A better choice of board would be the Leonardo, since you could connect such a shield and use the USB port right out of the box. However, since you have the Uno, there is a solution.

From Arduino:

The SoftwareSerial library has been developed to allow serial communication on other digital pins of the Arduino, using software to replicate the functionality (hence the name "SoftwareSerial"). It is possible to have multiple software serial ports with speeds up to 115200 bps. A parameter enables inverted signaling for devices which require that protocol.

It then goes on to reccomend the library AltSoftSerial.

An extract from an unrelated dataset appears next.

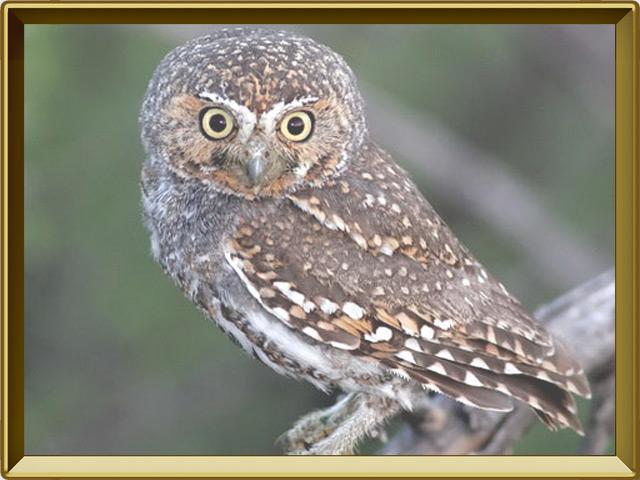 Сыч — птица, фото в рамке №2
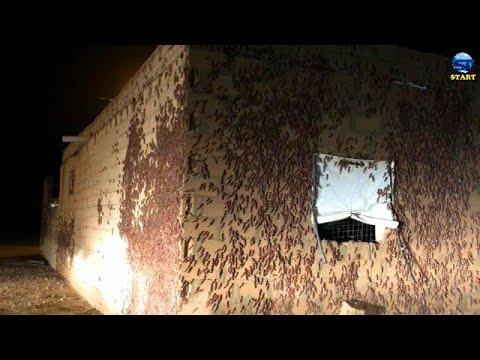 Scary signs ! Terrible swarms of locusts Invades Saudi Arabia, Al-Qassim, Al-Rass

Here is some example code from the link above:

#include <AltSoftSerial.h>

AltSoftSerial altSerial;

void setup() {
  Serial.begin(9600);
  Serial.println("AltSoftSerial Test Begin");
  altSerial.begin(9600);
  altSerial.println("Hello World");
}

void loop() {
  char c;

  if (Serial.available()) {
    c = Serial.read();
    altSerial.print(c);
  }
  if (altSerial.available()) {
    c = altSerial.read();
    Serial.print(c);
  }
}

It acts like a standard serial port, only you declare the connection as a variable first. This code is written for a board with an additional serial port, like you have.

All is good, except for one problem:

The problem is the shield is wired to connect to pins 0 and 1: the ones used by the USB adapter. The AltSoftSerial library uses pins 8 for TX and 9 for RX. (Note: You cannot use PWM on pin 10 on the Uno... it should still work as a digital pin.) In that case you would not attach the shield by plugging it into the Arduino, and you would wire it like this:

GND => GND | 5V => 5V | Digital Pin 8 => 232RXD pin 0 on the shield headers | Digital Pin 9 => 232TXD 1 on the shield headers

So then, you would be manually wiring the shield to the Arduino with jumpers. As long as it doesn't connect to any other Arduino pins I'm not aware of (it shouldn't besides maybe 13 for a LED or something like that), it should function like it would stacked and using pins 0 and 1.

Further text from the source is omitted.